■ Document excerpt:
________

# Moratorium proposed.



## Ashermusic (Nov 21, 2010)

I have listened to at least 1/2 dozen "action trailer" type pieces that use the following rhythm in just the last week: quarter note, then 8th note triplet, then quarter not and another 8th note triplet.

For non -trained guys: DUM, da-da-da, DUM, da-dad-da

Talk about cliche's. Surely folks can be a little more creative than this.


----------



## steb74 (Nov 21, 2010)

Ashermusic @ Sun Nov 21 said:


> I have listened to at least 1/2 dozen "action trailer" type pieces that use the following rhythm in just the last week: quarter note, then 8th note triplet, then quarter not and another 8th note triplet.
> For non -trained guys: DUM, da-da-da, DUM, da-dad-da
> Talk about cliche's. Surely folks can be a little more creative than this.


I personally don't find anything inherently wrong or cliched about that rhythm in particular, in fact I think it's a rhythm with a great amount of potential and exciting energy. The problem could be how that rhythm is used in the context of a whole composition, movement or section perhaps.


----------



## RiffWraith (Nov 21, 2010)

Ashermusic @ Sun Nov 21 said:


> Surely folks can be a little more creative than this.



Surely directors and trailer houses can be a little more receptive when a composer writes a cue that does not conform to what they were looking for?


----------



## Ashermusic (Nov 21, 2010)

RiffWraith @ Sun Nov 21 said:


> Ashermusic @ Sun Nov 21 said:
> 
> 
> > Surely folks can be a little more creative than this.
> ...



I see. So in your view, there is no compromise point between the totally predictable and the alien?


----------



## Nick Batzdorf (Nov 21, 2010)

I like Jerry Goldsmith's take on that (from Patton):

bukata tum diddleukata tum rest-taka bukata bukata tum


----------



## mverta (Nov 21, 2010)

+1

Just Say No.


If you really want to grind the industry to a complete halt, try banning "epic drums," and "epic horns playing minor chords," and "epic choirs," while you're at it. Notice I mercifully left out staccato string ostinatos because I realize that would be cruel and unusual.


_Mike


----------



## Ashermusic (Nov 21, 2010)

mverta @ Sun Nov 21 said:


> +1
> 
> Just Say No.
> 
> ...



ROTFL!


----------



## David Story (Nov 21, 2010)

+1 LOL!


----------



## steb74 (Nov 21, 2010)

mverta @ Sun Nov 21 said:


> +1 Just Say No.

________

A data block
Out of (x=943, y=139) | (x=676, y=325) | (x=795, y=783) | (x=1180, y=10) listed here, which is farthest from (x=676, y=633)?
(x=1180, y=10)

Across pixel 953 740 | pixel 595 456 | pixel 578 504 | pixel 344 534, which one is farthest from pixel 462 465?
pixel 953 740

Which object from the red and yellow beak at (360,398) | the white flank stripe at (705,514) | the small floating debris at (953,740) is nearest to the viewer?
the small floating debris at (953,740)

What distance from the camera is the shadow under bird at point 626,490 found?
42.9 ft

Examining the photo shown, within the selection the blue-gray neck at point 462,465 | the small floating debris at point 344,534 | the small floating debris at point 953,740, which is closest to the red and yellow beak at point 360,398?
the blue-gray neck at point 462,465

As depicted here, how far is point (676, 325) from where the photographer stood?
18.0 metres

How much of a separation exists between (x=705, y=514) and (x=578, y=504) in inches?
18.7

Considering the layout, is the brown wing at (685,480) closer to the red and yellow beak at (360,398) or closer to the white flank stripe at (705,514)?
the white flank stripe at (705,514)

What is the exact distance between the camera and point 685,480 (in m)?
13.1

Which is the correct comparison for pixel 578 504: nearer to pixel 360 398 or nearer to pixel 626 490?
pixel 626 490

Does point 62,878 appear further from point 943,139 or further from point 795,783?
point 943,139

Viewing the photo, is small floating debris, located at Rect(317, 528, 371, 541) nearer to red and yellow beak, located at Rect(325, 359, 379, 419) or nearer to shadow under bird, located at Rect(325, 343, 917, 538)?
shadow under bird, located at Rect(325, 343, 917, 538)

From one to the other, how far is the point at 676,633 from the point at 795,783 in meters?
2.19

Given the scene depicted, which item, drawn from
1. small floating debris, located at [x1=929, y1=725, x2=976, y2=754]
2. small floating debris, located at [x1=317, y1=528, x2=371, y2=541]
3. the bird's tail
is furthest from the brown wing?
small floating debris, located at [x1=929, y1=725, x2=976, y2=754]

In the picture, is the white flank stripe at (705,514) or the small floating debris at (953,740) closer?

________

■ Directions:
1. Transcribe the forum thread on the trailer rhythm between "If you really" and "cruel and unusual.", inclusive.
2. Answer these questions from the forum thread on the trailer rhythm:
(a) How many action trailer pieces using the rhythm did Ashermusic report hearing in the past week?
(b) From which film does Nick Batzdorf take the Jerry Goldsmith rhythm he likes?
(c) Which device did mverta say he mercifully left off his list of things to ban?
3. In the forum thread on the trailer rhythm, why does steb74 not regard the rhythm itself as a cliché, and where does he suggest the problem might lie?

■ Solutions to the problems:
1.
If you really want to grind the industry to a complete halt, try banning "epic drums," and "epic horns playing minor chords," and "epic choirs," while you're at it. Notice I mercifully left out staccato string ostinatos because I realize that would be cruel and unusual.

2.
(a) At least half a dozen.
(b) Patton.
(c) Staccato string ostinatos.

3. steb74 sees nothing inherently wrong or clichéd in the rhythm because he believes it has a great amount of potential and exciting energy. He suggests that the problem could instead lie in how the rhythm is used within a whole composition, movement, or section.